**Given task**
Transcribe all of the records word for word, but omit the pictures.

##########

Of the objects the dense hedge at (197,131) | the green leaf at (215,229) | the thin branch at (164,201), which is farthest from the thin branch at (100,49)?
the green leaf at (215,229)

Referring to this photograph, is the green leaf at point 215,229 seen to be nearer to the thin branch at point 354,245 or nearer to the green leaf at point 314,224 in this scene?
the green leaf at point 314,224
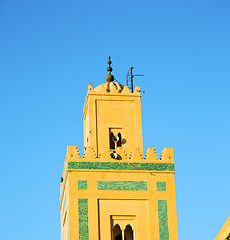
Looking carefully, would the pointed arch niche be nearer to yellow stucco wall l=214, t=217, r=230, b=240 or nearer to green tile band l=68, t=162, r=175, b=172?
green tile band l=68, t=162, r=175, b=172

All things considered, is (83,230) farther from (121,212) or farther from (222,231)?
(222,231)

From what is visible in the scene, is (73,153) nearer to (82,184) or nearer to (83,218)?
(82,184)

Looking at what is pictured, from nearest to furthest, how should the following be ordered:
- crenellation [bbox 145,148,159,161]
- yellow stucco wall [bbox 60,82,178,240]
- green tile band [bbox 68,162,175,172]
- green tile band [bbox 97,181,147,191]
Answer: yellow stucco wall [bbox 60,82,178,240]
green tile band [bbox 97,181,147,191]
green tile band [bbox 68,162,175,172]
crenellation [bbox 145,148,159,161]

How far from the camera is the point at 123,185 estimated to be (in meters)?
24.4

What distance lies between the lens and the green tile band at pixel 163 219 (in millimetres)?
24094

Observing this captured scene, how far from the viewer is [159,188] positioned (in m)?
24.7

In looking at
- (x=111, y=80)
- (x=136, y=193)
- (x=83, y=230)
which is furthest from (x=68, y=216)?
(x=111, y=80)

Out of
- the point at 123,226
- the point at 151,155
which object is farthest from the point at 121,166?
the point at 123,226

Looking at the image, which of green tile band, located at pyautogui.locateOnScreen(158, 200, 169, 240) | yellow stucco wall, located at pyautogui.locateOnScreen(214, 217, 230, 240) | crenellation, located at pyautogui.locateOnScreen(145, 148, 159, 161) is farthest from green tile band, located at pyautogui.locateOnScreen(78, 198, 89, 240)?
yellow stucco wall, located at pyautogui.locateOnScreen(214, 217, 230, 240)

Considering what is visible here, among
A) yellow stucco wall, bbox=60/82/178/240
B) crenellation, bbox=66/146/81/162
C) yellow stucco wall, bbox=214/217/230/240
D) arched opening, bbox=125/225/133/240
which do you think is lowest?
yellow stucco wall, bbox=214/217/230/240

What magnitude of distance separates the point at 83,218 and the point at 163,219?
8.14 ft

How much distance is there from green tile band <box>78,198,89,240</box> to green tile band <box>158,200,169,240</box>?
227cm

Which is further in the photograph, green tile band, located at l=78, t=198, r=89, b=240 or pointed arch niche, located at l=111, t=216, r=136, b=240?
pointed arch niche, located at l=111, t=216, r=136, b=240

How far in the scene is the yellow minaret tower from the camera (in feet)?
78.5
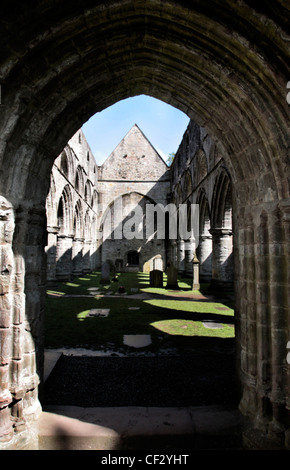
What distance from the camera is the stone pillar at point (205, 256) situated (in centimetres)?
1527

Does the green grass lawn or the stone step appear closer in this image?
the stone step

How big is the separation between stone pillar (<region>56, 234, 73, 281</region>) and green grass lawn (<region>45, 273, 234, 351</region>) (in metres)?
5.31

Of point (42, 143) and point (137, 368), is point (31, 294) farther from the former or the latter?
point (137, 368)

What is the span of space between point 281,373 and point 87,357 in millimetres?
3134

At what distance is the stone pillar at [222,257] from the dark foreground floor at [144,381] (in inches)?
295

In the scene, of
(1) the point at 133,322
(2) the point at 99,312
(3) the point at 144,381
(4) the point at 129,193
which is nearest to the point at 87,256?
(4) the point at 129,193

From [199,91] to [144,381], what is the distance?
3767 millimetres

##########

**Solution to the exercise**
Of the objects the dense hedge at (197,131) | the green leaf at (215,229) | the thin branch at (164,201), which is farthest from the thin branch at (100,49)?
the green leaf at (215,229)

Referring to this photograph, is the green leaf at point 215,229 seen to be nearer to the thin branch at point 354,245 or nearer to the green leaf at point 314,224 in this scene?
the green leaf at point 314,224
Looking carefully, would the pointed arch niche be nearer to yellow stucco wall l=214, t=217, r=230, b=240 or nearer to green tile band l=68, t=162, r=175, b=172?
green tile band l=68, t=162, r=175, b=172

All things considered, is (83,230) farther from (121,212) or farther from (222,231)?
(222,231)

From what is visible in the scene, is (73,153) nearer to (82,184) or nearer to (83,218)?
(82,184)

Looking at what is pictured, from nearest to furthest, how should the following be ordered:
- crenellation [bbox 145,148,159,161]
- yellow stucco wall [bbox 60,82,178,240]
- green tile band [bbox 68,162,175,172]
- green tile band [bbox 97,181,147,191]
Answer: yellow stucco wall [bbox 60,82,178,240]
green tile band [bbox 97,181,147,191]
green tile band [bbox 68,162,175,172]
crenellation [bbox 145,148,159,161]

How far from the camera is the point at 123,185 estimated to be (in meters)?
24.4

What distance lies between the lens and the green tile band at pixel 163 219 (in millimetres)?
24094

Observing this captured scene, how far from the viewer is [159,188] positioned (in m)?
24.7

In looking at
- (x=111, y=80)
- (x=136, y=193)
- (x=83, y=230)
which is furthest from (x=68, y=216)?
(x=111, y=80)

Out of
- the point at 123,226
- the point at 151,155
which object is farthest from the point at 121,166?
the point at 123,226

Looking at the image, which of green tile band, located at pyautogui.locateOnScreen(158, 200, 169, 240) | yellow stucco wall, located at pyautogui.locateOnScreen(214, 217, 230, 240) | crenellation, located at pyautogui.locateOnScreen(145, 148, 159, 161) is farthest from green tile band, located at pyautogui.locateOnScreen(78, 198, 89, 240)?
yellow stucco wall, located at pyautogui.locateOnScreen(214, 217, 230, 240)

Considering what is visible here, among
A) yellow stucco wall, bbox=60/82/178/240
B) crenellation, bbox=66/146/81/162
C) yellow stucco wall, bbox=214/217/230/240
D) arched opening, bbox=125/225/133/240
which do you think is lowest?
yellow stucco wall, bbox=214/217/230/240

What magnitude of distance separates the point at 83,218 and the point at 163,219?
8.14 ft

How much distance is there from green tile band <box>78,198,89,240</box> to green tile band <box>158,200,169,240</box>?
227cm

Which is further in the photograph, green tile band, located at l=78, t=198, r=89, b=240 or pointed arch niche, located at l=111, t=216, r=136, b=240?
pointed arch niche, located at l=111, t=216, r=136, b=240

How far in the scene is the yellow minaret tower from the camera (in feet)?
78.5
What distance from the camera is the stone pillar at point (205, 256) situated (in centimetres)?
1527

Does the green grass lawn or the stone step appear closer in this image?
the stone step

How big is the separation between stone pillar (<region>56, 234, 73, 281</region>) and green grass lawn (<region>45, 273, 234, 351</region>) (in metres)?
5.31

Of point (42, 143) and point (137, 368), is point (31, 294) farther from the former or the latter?
point (137, 368)

What is the span of space between point 281,373 and point 87,357 in millimetres?
3134

At what distance is the stone pillar at [222,257] from the dark foreground floor at [144,381] (in inches)?
295

In the scene, of
(1) the point at 133,322
(2) the point at 99,312
(3) the point at 144,381
(4) the point at 129,193
which is nearest to the point at 87,256?
(4) the point at 129,193

From [199,91] to [144,381], what is the distance?
3767 millimetres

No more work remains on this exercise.